- [CONSEGNA]
Elenca tutti i nomi di luoghi geografici che compaiono nel brano su Torino e l'industria dell'auto.

- [BRANO FORNITO]

Torino è storicamente la città che viene da sempre identificata come la Capitale dell’auto in Italia. Marchionne aveva previsto per Torino la continuità nella produzione di modelli premium e, per la prima volta, la costruzione di un autoveicolo totalmente elettrico. La destinazione degli investimenti per la costruzione di Gigafactory in due città italiane sarebbe stata certamente la soluzione più idonea dal mio punto di vista. Ora, vista la decisione già assunta su Termoli, dal nuovo piano industriale di Stellantis atteso il 1° marzo ci aspettiamo che Torino continui a essere ritenuta centrale considerando anche gli impianti momentaneamente fermi dello stabilimento Agap di Grugliasco, dove si produceva la Maserati.
Non c’è più tempo da perdere, il rischio di una catastrofe sociale ed economica è dietro l’angolo, noi siamo pronti a fare la nostra parte per scongiurarla.

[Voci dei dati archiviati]
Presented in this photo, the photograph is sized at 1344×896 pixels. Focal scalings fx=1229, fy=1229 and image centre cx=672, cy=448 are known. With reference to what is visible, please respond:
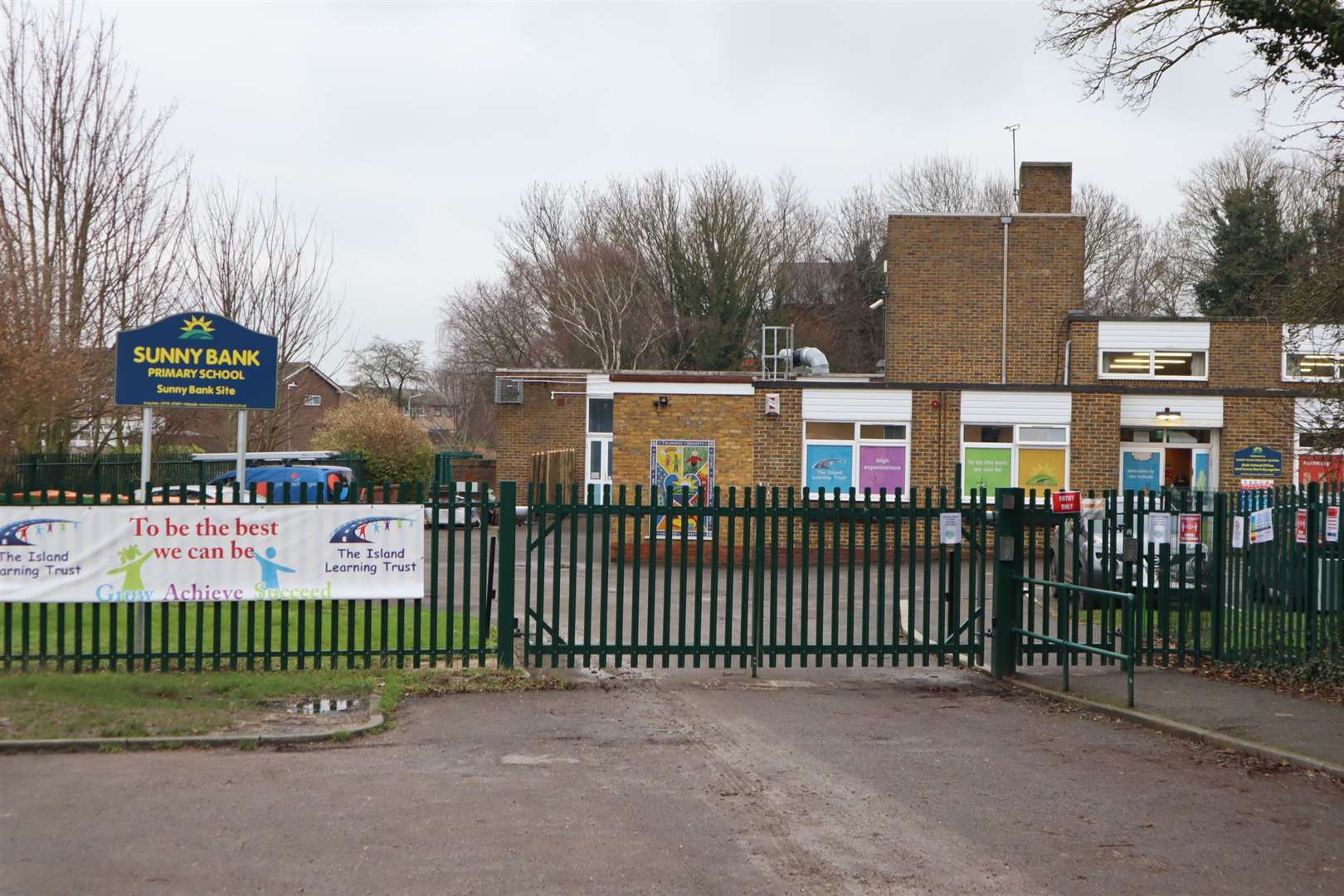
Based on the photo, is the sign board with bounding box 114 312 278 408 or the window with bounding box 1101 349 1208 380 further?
the window with bounding box 1101 349 1208 380

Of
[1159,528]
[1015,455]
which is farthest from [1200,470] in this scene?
[1159,528]

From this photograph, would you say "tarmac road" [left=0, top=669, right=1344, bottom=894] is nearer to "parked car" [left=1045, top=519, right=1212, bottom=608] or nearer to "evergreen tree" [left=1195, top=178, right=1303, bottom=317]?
"parked car" [left=1045, top=519, right=1212, bottom=608]

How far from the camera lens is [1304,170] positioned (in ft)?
42.5

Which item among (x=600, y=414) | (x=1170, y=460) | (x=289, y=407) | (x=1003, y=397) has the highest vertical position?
(x=289, y=407)

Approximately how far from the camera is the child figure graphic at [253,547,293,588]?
1127 centimetres

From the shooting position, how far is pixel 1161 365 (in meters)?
30.1

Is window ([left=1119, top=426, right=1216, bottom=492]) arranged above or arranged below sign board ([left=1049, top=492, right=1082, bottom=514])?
above

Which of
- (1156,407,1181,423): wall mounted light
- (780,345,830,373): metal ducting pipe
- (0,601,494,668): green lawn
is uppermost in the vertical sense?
(780,345,830,373): metal ducting pipe

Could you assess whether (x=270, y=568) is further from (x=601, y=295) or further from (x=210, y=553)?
(x=601, y=295)

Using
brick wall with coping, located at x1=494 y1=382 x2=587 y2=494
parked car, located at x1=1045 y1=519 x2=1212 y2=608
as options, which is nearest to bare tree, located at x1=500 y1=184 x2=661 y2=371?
brick wall with coping, located at x1=494 y1=382 x2=587 y2=494

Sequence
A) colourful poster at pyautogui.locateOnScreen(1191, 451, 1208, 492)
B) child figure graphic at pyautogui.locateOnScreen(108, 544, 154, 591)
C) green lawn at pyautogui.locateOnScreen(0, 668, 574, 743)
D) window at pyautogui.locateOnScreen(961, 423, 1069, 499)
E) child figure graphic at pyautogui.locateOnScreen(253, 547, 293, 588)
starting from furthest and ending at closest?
colourful poster at pyautogui.locateOnScreen(1191, 451, 1208, 492) → window at pyautogui.locateOnScreen(961, 423, 1069, 499) → child figure graphic at pyautogui.locateOnScreen(253, 547, 293, 588) → child figure graphic at pyautogui.locateOnScreen(108, 544, 154, 591) → green lawn at pyautogui.locateOnScreen(0, 668, 574, 743)

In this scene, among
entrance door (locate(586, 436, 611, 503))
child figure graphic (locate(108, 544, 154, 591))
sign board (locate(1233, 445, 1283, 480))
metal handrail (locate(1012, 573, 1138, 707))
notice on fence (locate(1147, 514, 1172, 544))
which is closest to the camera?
metal handrail (locate(1012, 573, 1138, 707))

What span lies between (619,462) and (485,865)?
2024 centimetres

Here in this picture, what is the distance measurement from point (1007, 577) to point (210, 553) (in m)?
→ 7.65
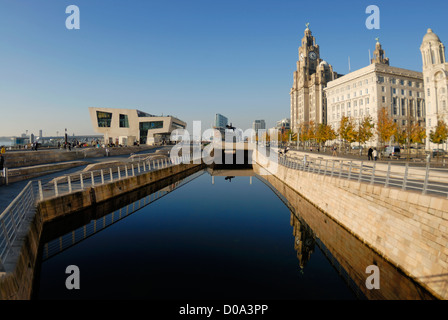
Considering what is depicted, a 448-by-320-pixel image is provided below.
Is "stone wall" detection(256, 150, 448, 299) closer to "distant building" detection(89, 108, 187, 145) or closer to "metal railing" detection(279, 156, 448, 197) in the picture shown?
"metal railing" detection(279, 156, 448, 197)

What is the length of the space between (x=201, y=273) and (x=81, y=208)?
36.0ft

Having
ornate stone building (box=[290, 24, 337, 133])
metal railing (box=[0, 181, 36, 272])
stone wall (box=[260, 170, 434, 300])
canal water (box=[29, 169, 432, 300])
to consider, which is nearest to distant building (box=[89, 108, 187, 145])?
ornate stone building (box=[290, 24, 337, 133])

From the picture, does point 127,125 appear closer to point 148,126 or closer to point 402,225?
point 148,126

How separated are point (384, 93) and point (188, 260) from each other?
264 feet

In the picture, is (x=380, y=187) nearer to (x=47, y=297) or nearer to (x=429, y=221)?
(x=429, y=221)

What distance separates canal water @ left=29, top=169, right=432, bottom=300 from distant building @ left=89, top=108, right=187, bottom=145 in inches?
2937

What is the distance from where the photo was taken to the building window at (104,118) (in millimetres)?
88062

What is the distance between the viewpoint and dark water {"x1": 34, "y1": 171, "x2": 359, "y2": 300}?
848 centimetres

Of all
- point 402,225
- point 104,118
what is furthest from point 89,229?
point 104,118

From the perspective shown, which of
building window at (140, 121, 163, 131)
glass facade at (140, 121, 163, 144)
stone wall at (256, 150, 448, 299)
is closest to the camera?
stone wall at (256, 150, 448, 299)

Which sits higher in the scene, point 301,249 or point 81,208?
point 81,208

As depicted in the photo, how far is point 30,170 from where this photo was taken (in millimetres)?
20062

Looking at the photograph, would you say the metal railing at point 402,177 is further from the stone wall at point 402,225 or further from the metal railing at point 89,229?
the metal railing at point 89,229
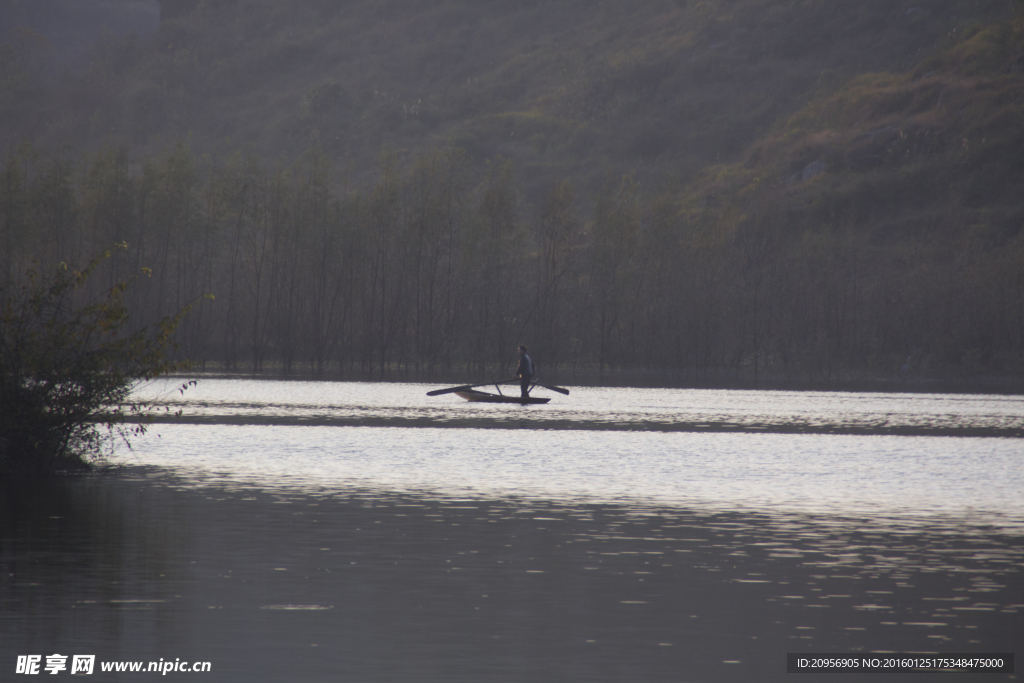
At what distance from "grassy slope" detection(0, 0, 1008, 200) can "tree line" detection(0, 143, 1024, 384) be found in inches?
2278

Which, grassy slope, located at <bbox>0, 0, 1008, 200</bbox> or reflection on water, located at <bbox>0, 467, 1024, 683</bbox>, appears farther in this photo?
grassy slope, located at <bbox>0, 0, 1008, 200</bbox>

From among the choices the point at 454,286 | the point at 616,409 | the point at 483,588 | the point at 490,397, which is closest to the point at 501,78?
the point at 454,286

- [RISPOSTA]
Torino, Italia, Termoli, Grugliasco